Dataset items

=== Begin Enclosure ===

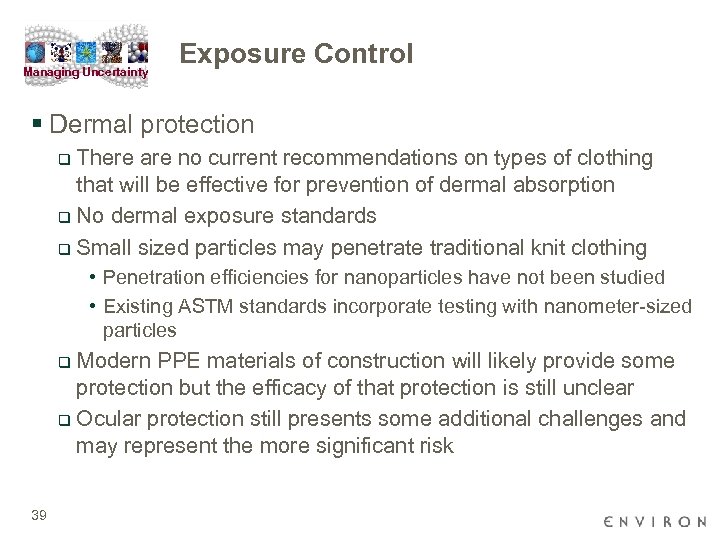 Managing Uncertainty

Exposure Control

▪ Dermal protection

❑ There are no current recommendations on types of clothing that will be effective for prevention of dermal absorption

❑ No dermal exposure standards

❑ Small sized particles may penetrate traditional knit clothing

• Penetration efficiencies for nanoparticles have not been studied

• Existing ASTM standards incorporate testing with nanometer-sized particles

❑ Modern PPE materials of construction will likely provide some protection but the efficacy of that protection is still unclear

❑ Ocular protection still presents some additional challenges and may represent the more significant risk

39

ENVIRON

=== End Enclosure ===

Task goal: The records above must be retyped exactly. Please omit the pictures.

Output below:
 Managing Uncertainty

Exposure Control

▪ Dermal protection

❑ There are no current recommendations on types of clothing that will be effective for prevention of dermal absorption

❑ No dermal exposure standards

❑ Small sized particles may penetrate traditional knit clothing

• Penetration efficiencies for nanoparticles have not been studied

• Existing ASTM standards incorporate testing with nanometer-sized particles

❑ Modern PPE materials of construction will likely provide some protection but the efficacy of that protection is still unclear

❑ Ocular protection still presents some additional challenges and may represent the more significant risk

39

ENVIRON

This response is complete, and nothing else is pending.